Vlad Taltos is an assassin in a medievally-flavoured fantasy world ruled by the elf-like, long-lived Dragaerans. Humans like Vlad – “Easterners” in Dragaeran parlance; in a nice worldbuilding touch, both Dragaerans and Easterners lay exclusive claim to the term “human” – are the reviled underclass, grudgingly tolerated but with no real access to political power. Vlad, however, has risen to a precarious kind of prominence through his association with the Jhereg, the Dragaeran mafia, although by the time Vallista takes place he’s somewhat fallen out with them. The novel sees him trapped in a strange mansion whose layout seems to defy spatial logic, and which, as he gradually discovers, apparently occupies several different points in time at once. Who built the mansion, and why? What is the large pale monster that roams its halls? And why is Devera, the enigmatic, not-quite-temporally-stable child of one of Vlad’s Dragaeran friends, trapped within its halls?

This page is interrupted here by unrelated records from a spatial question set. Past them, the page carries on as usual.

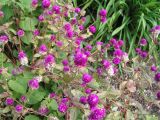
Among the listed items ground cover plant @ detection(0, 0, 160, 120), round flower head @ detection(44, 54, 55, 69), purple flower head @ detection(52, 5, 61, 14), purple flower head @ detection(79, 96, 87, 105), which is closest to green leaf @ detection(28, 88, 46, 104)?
ground cover plant @ detection(0, 0, 160, 120)

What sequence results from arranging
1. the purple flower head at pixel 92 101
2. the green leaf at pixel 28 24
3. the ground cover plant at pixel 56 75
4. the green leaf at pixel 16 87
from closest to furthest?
the purple flower head at pixel 92 101 → the ground cover plant at pixel 56 75 → the green leaf at pixel 16 87 → the green leaf at pixel 28 24

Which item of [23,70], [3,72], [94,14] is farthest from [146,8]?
[3,72]

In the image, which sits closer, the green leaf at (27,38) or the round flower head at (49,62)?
the round flower head at (49,62)

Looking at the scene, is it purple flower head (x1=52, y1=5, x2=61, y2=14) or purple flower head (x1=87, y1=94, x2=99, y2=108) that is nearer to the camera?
purple flower head (x1=87, y1=94, x2=99, y2=108)

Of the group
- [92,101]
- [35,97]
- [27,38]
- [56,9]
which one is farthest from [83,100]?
[27,38]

The problem, I think, is that it’s a very…mechanics-heavy novel, very interested in the precise details of how its setting works and how its various magical systems interact. As such it stands in sharp contrast to the other novels in the series, at least those I have read, which tend to thrust Vlad into the heart of dangerous political situations, forcing him to confront the oppressive forces at the heart of the Dragaeran empire, or the amoral self-interest that characterises the members of the Jhereg. Put another way, it’s hard to see why we should care about any of the revelations of Vallista. What do they have to say about Vlad, or about how our own world works? Why are they important?

Whereas, if you’ve read my review of The Light Brigade, or indeed anything about the novel at all, you’ll know that it wears its relevance very much on its sleeve; it has an enormous amount to say about late capitalism and illiberalism and the military-industrial complex. Hurley exploits her time-travel conceit in service of her novel’s ideological stance, her military protagonist’s confusion at where she is in her personal timeline enacting the powerlessness of the individual under neoliberalism; Brust, meanwhile, uses time travel as merely another puzzle for Vlad to solve. I may struggle with the bleakness and brutality of Hurley’s artistic vision, but, for my money, she’s simply better at using generic tropes to achieve specific textual effects. That, it turns out, is what I value as a reader; that, for me, is what the difference is between a fun book and a good book.